* _Task item_
What is needed is an exact copy of the entries, with the pictures excluded.

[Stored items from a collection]
*** Block opens ***
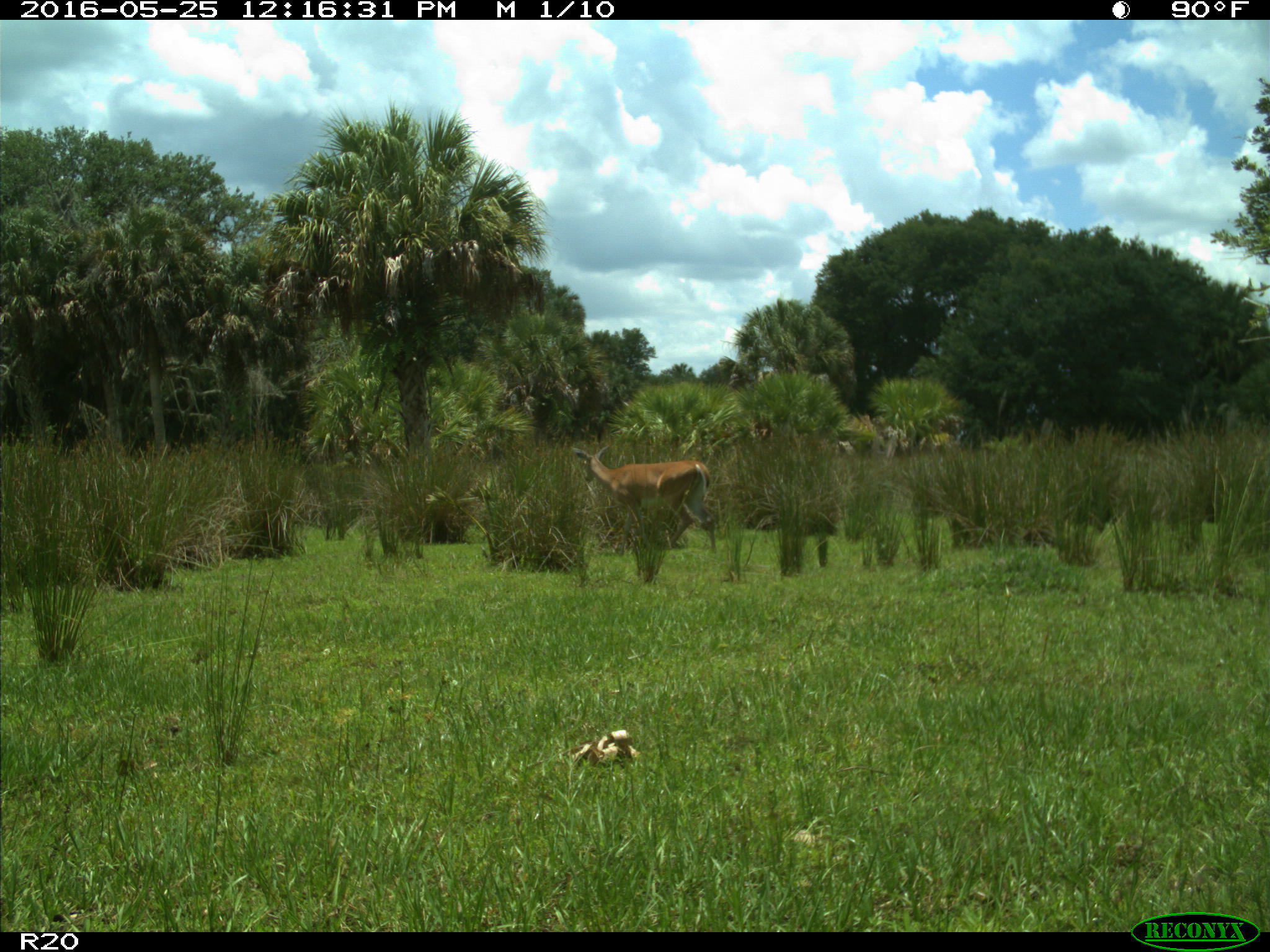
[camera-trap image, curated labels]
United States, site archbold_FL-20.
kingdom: Animalia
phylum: Chordata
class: Mammalia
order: Artiodactyla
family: Cervidae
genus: Odocoileus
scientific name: Odocoileus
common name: deer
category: unidentified deer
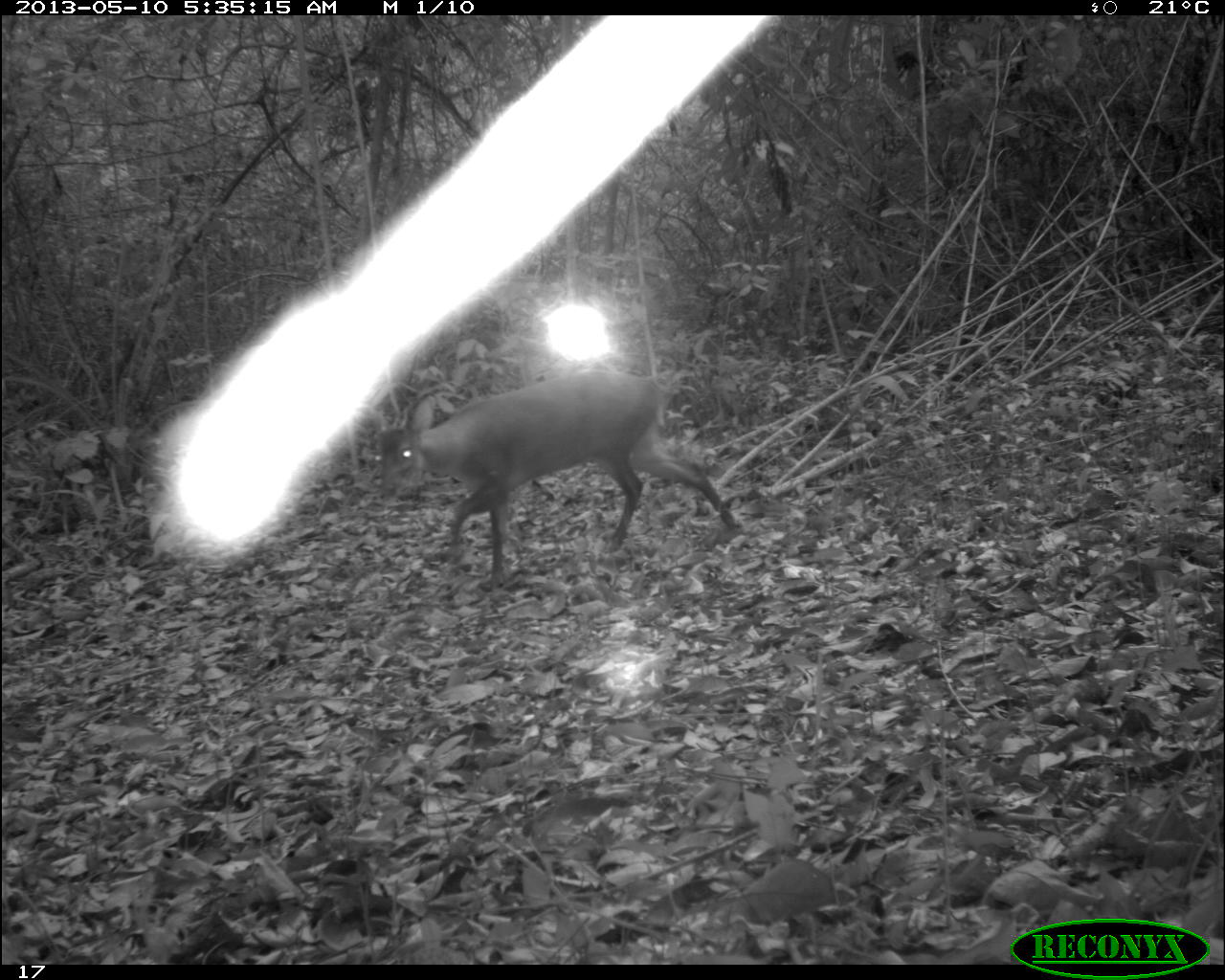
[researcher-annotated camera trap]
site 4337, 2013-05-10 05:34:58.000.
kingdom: Animalia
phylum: Chordata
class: Mammalia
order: Artiodactyla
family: Cervidae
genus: Mazama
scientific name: Mazama temama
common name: central american red brocket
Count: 1.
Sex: male.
*** Block closes ***
* _Answer to this task_
[camera-trap image, curated labels]
United States, site archbold_FL-20.
kingdom: Animalia
phylum: Chordata
class: Mammalia
order: Artiodactyla
family: Cervidae
genus: Odocoileus
scientific name: Odocoileus
common name: deer
category: unidentified deer
[researcher-annotated camera trap]
site 4337, 2013-05-10 05:34:58.000.
kingdom: Animalia
phylum: Chordata
class: Mammalia
order: Artiodactyla
family: Cervidae
genus: Mazama
scientific name: Mazama temama
common name: central american red brocket
Count: 1.
Sex: male.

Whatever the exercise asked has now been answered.